Cette convention est inopposable à l’organisme assureur sans l’accord de ce dernier et la décision du centre qui la met en œuvre est, de même, sans effet à l’égard de l’organisme assureur ».

Sur la seconde branche, la Cour reprend les constatations et énonciations de l’arrêt attaqué dont il ressort « que, selon l’arrêt, les sommes dont (l’A.N.M.C.) demande le remboursement consistent en la différence entre celles accordées (par le centre) sur la base de la législation sur les accidents du travail et les prestations de l’assurance soins de santé et indemnités. »

La convention intervenue entre le C.P.A.S. et M. G.O. n’étant pas opposable à l’organisme assureur, il est donc indispensable de vérifier par l’expertise médicale si les éléments de l’indemnisation étaient conformes aux exigences de la législation sur les accidents du travail.

Intérêt de la décision

L’arrêt attaqué avait exposé très clairement les règles applicables et démontré que les particularités de la procédure de réparation des accidents du travail dans le secteur public étaient sans incidence sur l’application de l’article 136, § 2, de la loi coordonnée le 14 juillet 1994 et ne rendaient donc pas opposable à l’organisme assureur subrogé dans les droits de la victime l’acceptation par celle-ci des éléments de son indemnisation en loi.

En réponse à la première branche du moyen, la Cour de cassation confirme cette solution, ce qu’à notre connaissance elle n’avait jamais eu l’occasion de faire.

Une fois cette question d’opposabilité tranchée, la réponse à la seconde branche s’imposait d’évidence, à peine de priver de tout effet pratique l’article 136, § 2, alinéa 5, de la loi coordonnée le 14 juillet 1994 dans le secteur public.

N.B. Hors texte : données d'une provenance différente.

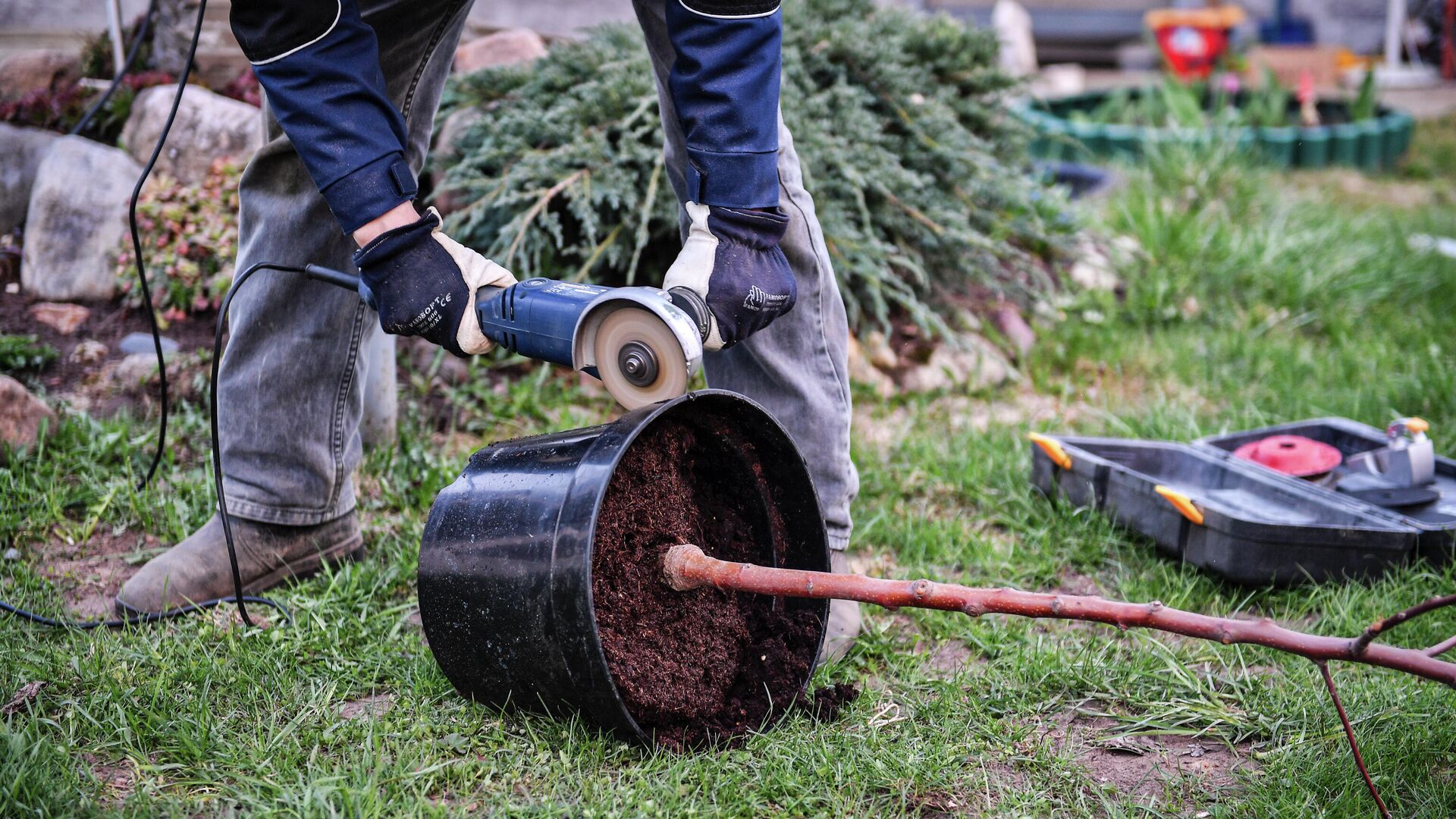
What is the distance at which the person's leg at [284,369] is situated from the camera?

Cette procédure permet donc d’attirer l’attention des employeurs publics sur la nécessité d’obtenir l’accord de l’organisme assureur sur les éléments de l’indemnisation en loi et, à défaut, de prendre des mesures pour faire trancher contradictoirement ces éléments dans les relations entre le débiteur de la réparation et cet assureur subrogé.